Week 5 notes

Comp 264-002, Spring 2019,MWF, 11:30-12:20, Cuneo 218

Readings (from BOH3)

Chapter 1 (though we haven't covered much of section 9 yet, on concurrency)

Section 2.1 (you can skip 2.1.7 for now, on bitwise operations, and 2.1.9 on shift operations)
Section 2.2 (don't sweat the B2Uw notation for now, though all it's doing is formally defining the conversion from strings of bits to integers)
Section 2.3 on integer arithmetic (we'll save floating point, in 2.4, for later)

Programming assignment 2

Write a function endian(int x) that converts x from little-endian format to big-endian, and vice-versa. In other words, if the bytes of x are b0b1b2b3, then the function returns b3b2b1b0. If x = 0x0102a3b4, then the result of endian(x) is 0xb4a30201.

The function is the equivalent of ntohl(), defined in <arpa/inet.h>.

▶ **Using the information**:
1. According to the week 5 course notes, which existing function is endian() the equivalent of?
2. Pick up the week 5 course notes right after their final sentence and continue them.

▶ **Information shown**:
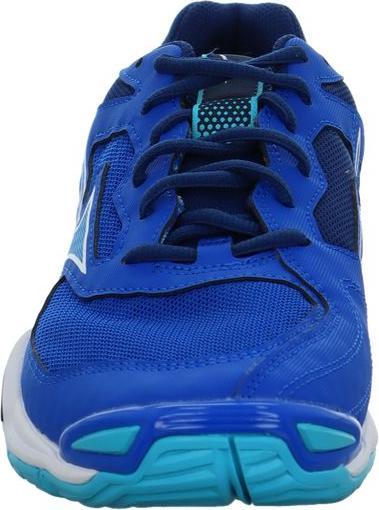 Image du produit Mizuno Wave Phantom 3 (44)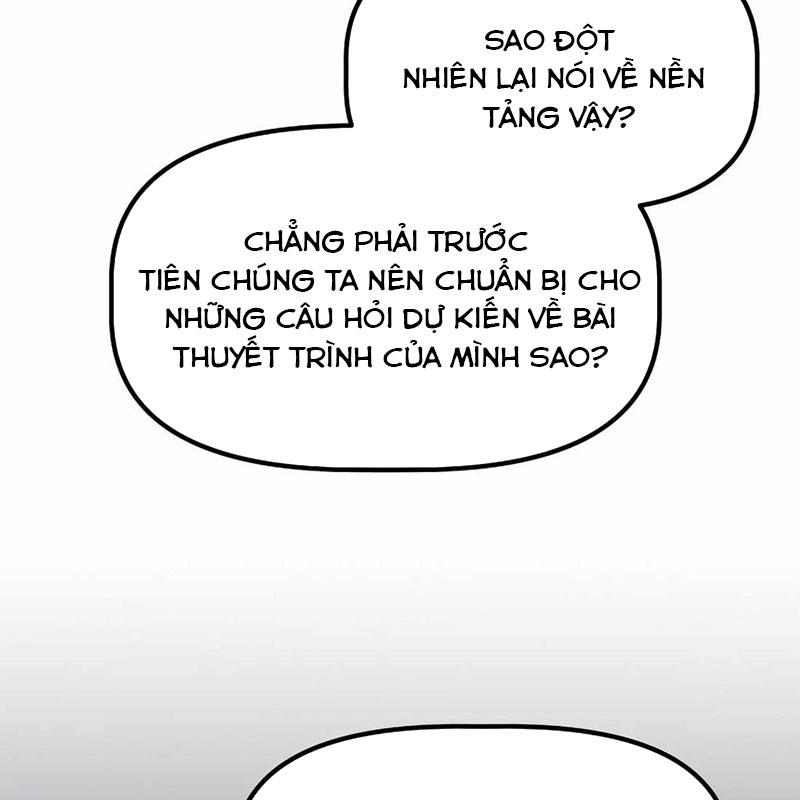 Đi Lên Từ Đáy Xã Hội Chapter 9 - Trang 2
==
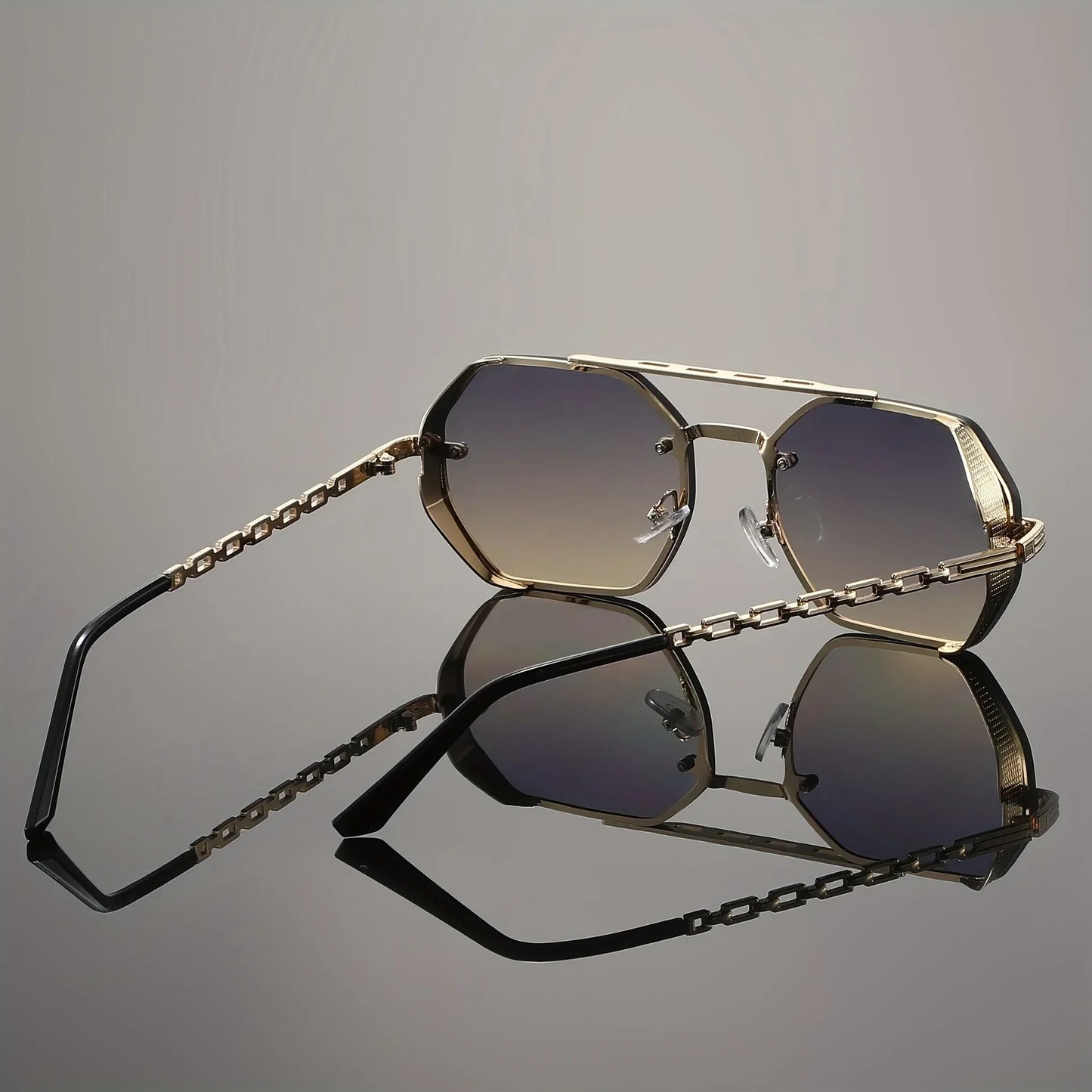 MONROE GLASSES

▶ **Results for the exercise**:
1. ntohl(), defined in <arpa/inet.h>

2.
There are two general approaches:

1. Byte manipulation: cast &x to (unsigned char *). Now you have an array of four bytes, which you can easily reorder.

2. Numeric manipulation: use & and shifts to extract the bytes, and then reassemble them./
    int b0 = x & 0xff;
    int b1 = (x & (0xff << 8)) >> 8;
    ...
    result = (b0 << 24) + (b1 << 16) + ...

Test your function with some examples.


C: see c.html

rows_and_columns.c: an illustration of the effect of caches. Row order and column order visit exactly the same array components, but in different orders.

branchpredict.c: an illustration of the effect of branch prediction. The two array passes -- before and after sorting -- do exactly the same work, just in different orders. Also, what's with that 'µ'? Is it a byte?


BOH3 p 100:

In 2002, it was discovered that code supplied by Sun Microsystems to implement the XDR library, a widely used facility for sharing data structures between programs, had a security vulnerability arising from the fact that multiplication can overflow without any notice being given to the program. Code similar to that containing the vulnerability is shown below:

/*
 * Illustration of code vulnerability similar to that found in Sun’s XDR library.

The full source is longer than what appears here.